Symbiotic star R Aquarii “spits” matter

Scientists used the Hubble Space Telescope to create a video of how the star R Aquarii has been “spitting” jets of matter for years. It is a symbiotic star system consisting of a white dwarf and a red giant.

R Aquarii. Source: esahubble.org

Symbiotic star system R Aquarii

The Hubble Space Telescope has given scientists a detailed look at the R Aquarii star system, getting an amazing close-up shot of it and even creating a frame-by-frame video that shows how it has been ejecting jets of matter into space at high speed for several years, forming a nebula around it.

R Aquarii behaves quite strangely. With a period of 390 days, it increases its brightness about 750 times. At the same time, its luminosity becomes 5,000 times greater than the Sun’s. Edwin Hubble himself tried to solve its mystery.

We now know that R Aquarii is a so-called symbiotic system, of which we already know quite a bit. It is a stellar pair consisting of an inflated red giant and a white dwarf, with a constant jet of matter from the former to the latter. 

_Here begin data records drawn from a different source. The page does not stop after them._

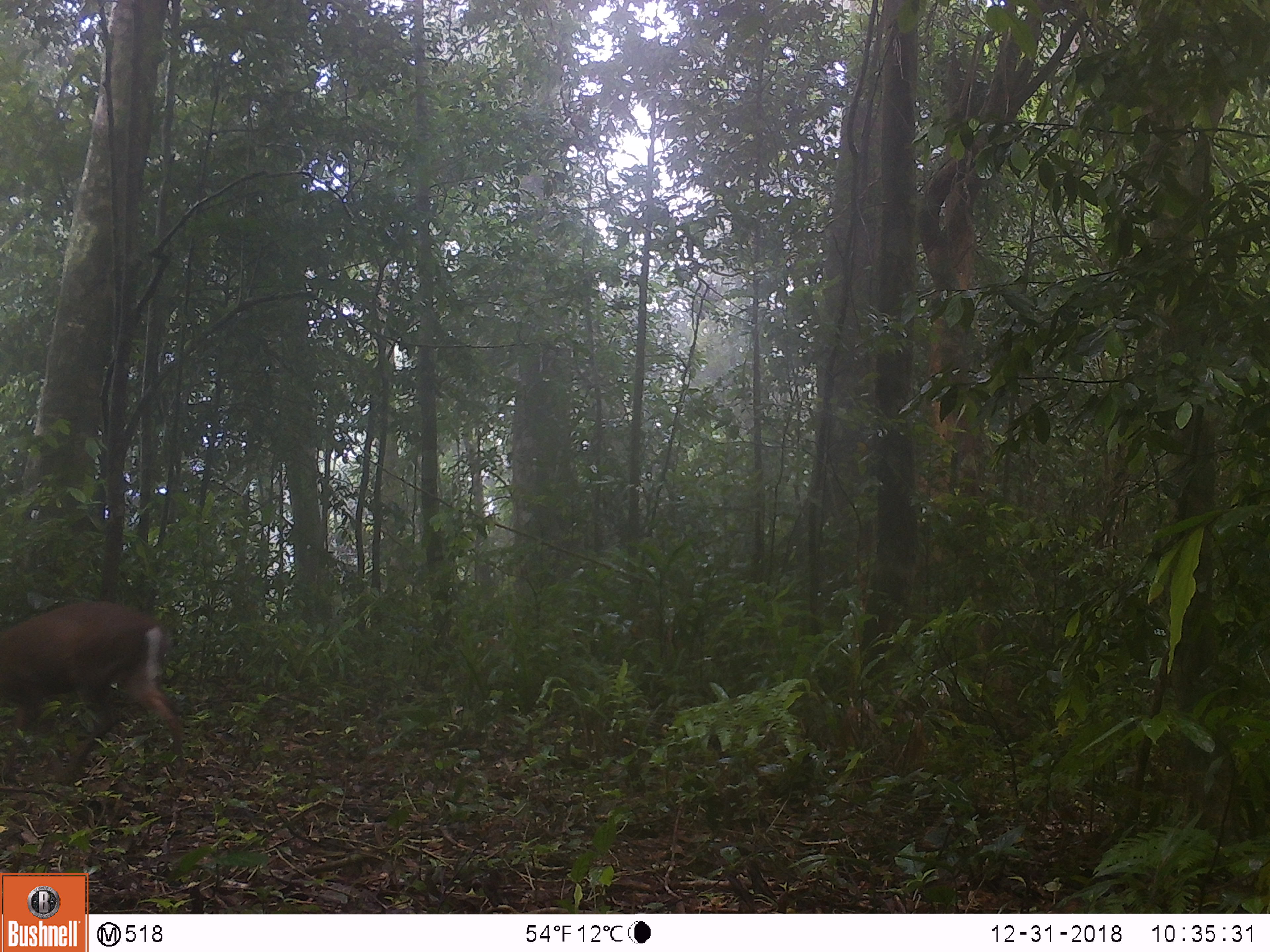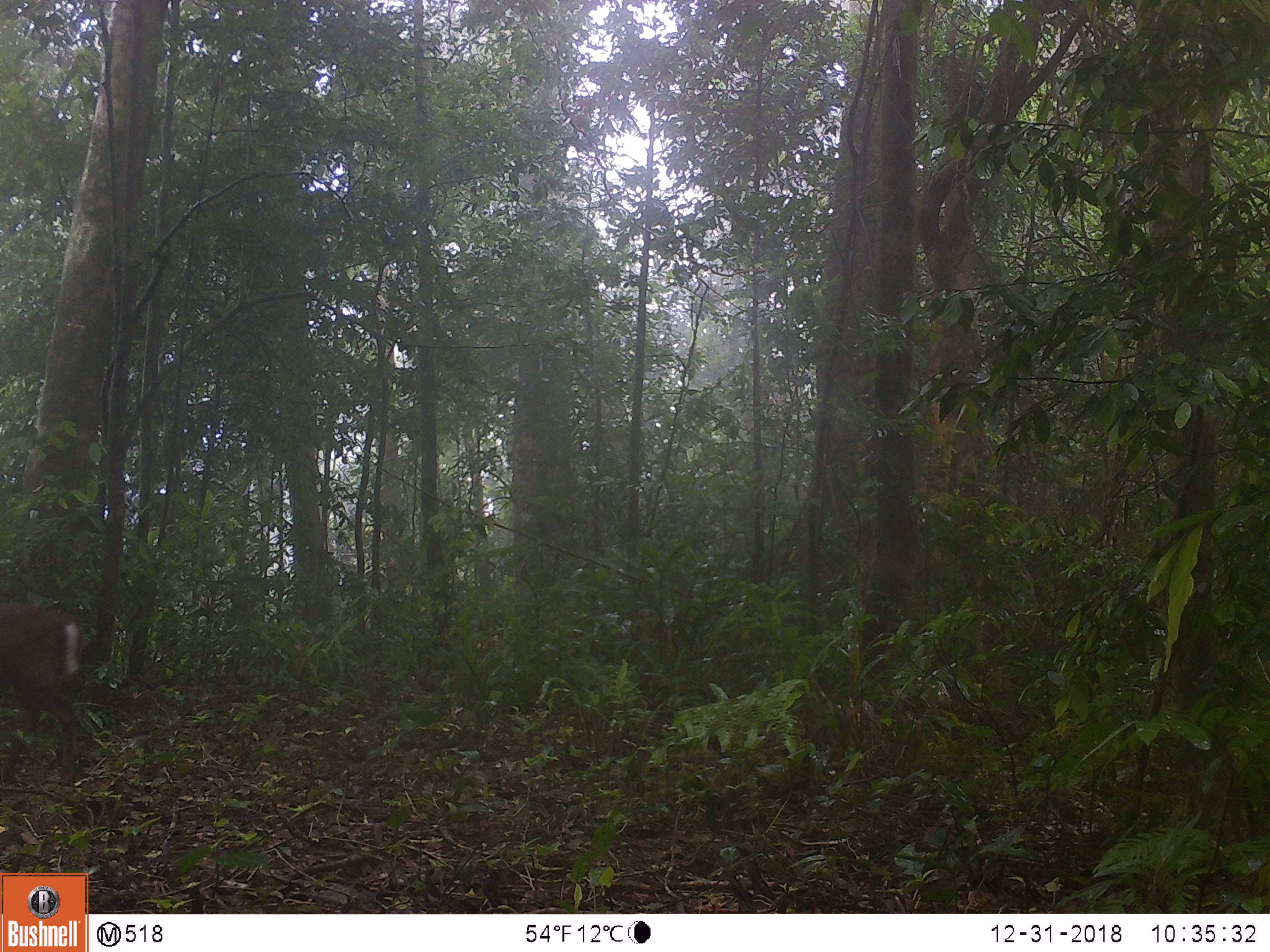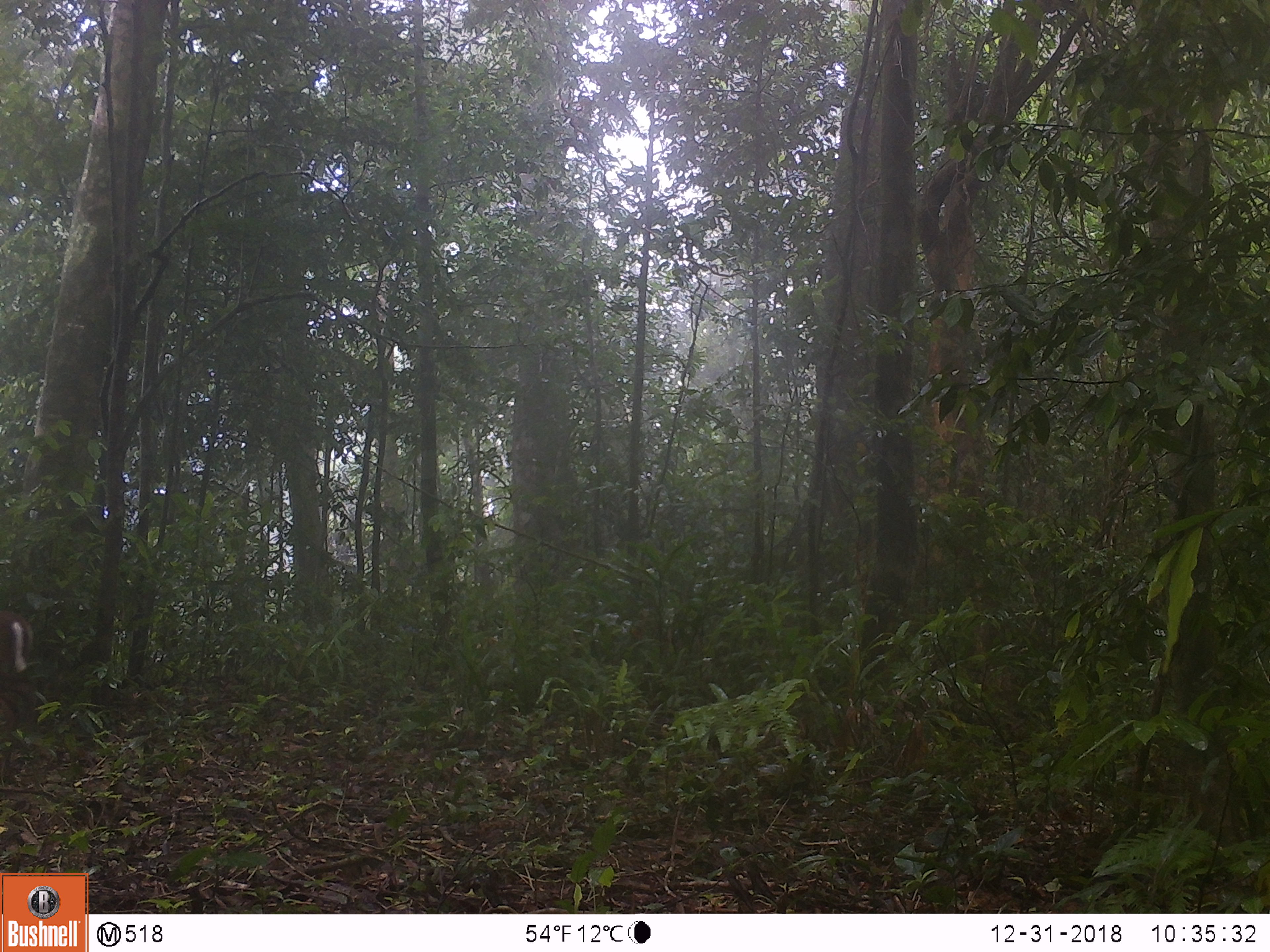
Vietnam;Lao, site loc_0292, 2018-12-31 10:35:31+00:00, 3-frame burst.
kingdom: Animalia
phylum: Chordata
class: Mammalia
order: Artiodactyla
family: Cervidae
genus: Muntiacus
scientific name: Muntiacus rooseveltorum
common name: roosevelt's muntjac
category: roosevelts muntjac group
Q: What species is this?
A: Roosevelts muntjac group (roosevelt's muntjac) (Muntiacus rooseveltorum).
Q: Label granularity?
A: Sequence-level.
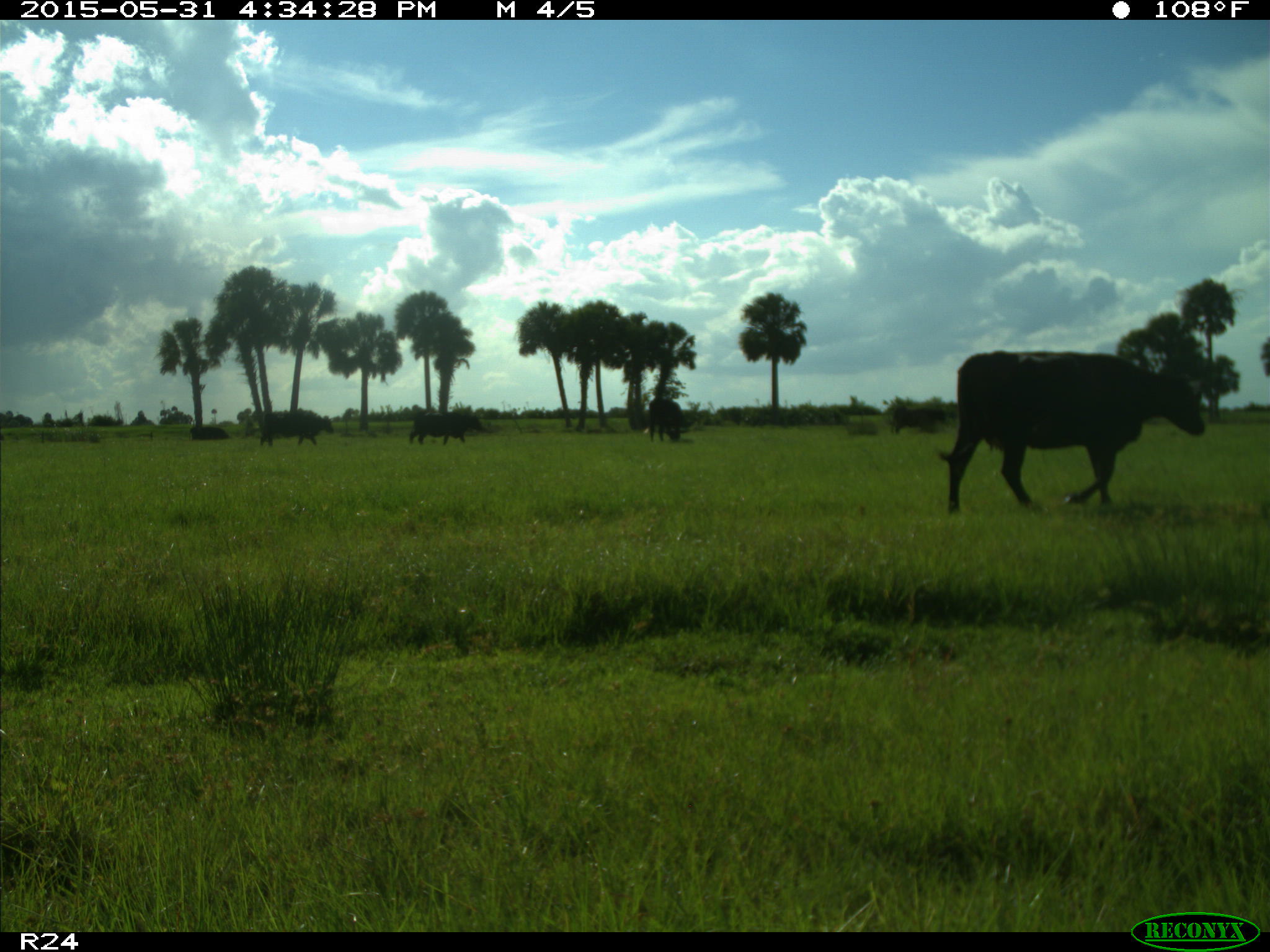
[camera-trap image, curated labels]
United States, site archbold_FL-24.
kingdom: Animalia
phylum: Chordata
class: Mammalia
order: Artiodactyla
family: Bovidae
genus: Bos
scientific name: Bos taurus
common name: domestic cow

Symbiotic binary systems differ from other binary systems by having the red giant itself as a pulsating variable star. At the same time, the white dwarf is in a highly eccentric orbit, so every time it approaches a larger luminosity, it pulls some matter onto itself, fueling the accretion disk.

Detailed look at the symbiotic system

What exactly happens during an explosion in a symbiotic star system, scientists still don’t have a clear idea. Therefore, they were very interested in R Aquarii. After all, at a distance of 700 light years from the Sun, it is the closest object of this type to us.

In addition, there is a small nebula known as Cederblad 211 around R Aquarii. It is thought to have formed as a result of previous explosions. And astronomers have a special interest in it, because during explosions in space, a large amount of not only hydrogen and helium, but also oxygen and carbon are ejected, that is, they are a potential source of those elements that make up living organisms on Earth.

The mechanism of the R Aquarii explosion occurs when the white dwarf begins to intensively accumulate material from the red giant in its accretion disk as it approaches it. Eventually, it falls on top of it, and an explosion occurs.

How explosions happen

The system ejects jets of matter into space, which eventually begin to twist, forming spirals. The Hubble Space Telescope captured them in its amazing image. The scale of the event is incredible even by cosmic standards. After all, R Aquarii “spits” matter at 400 billion kilometers. And this is 2,500 times more than the distance from the Earth to the Sun.

The most interesting thing is that scientists have tracked this process over time. Hubble took images of R Aquarii from 2014 to 2023. The five images show the rapid and dramatic evolution of the binary star and its nebula.

The system dims and brightens, as seen in the size of the red diffraction peaks around it, due to the strong pulsations of the red giant star. The nebula is depicted in predominantly green colors, but the bluer parts of it are in and out of view: this is because they are illuminated when a beacon-like beam of light from a binary rotating star passes over them.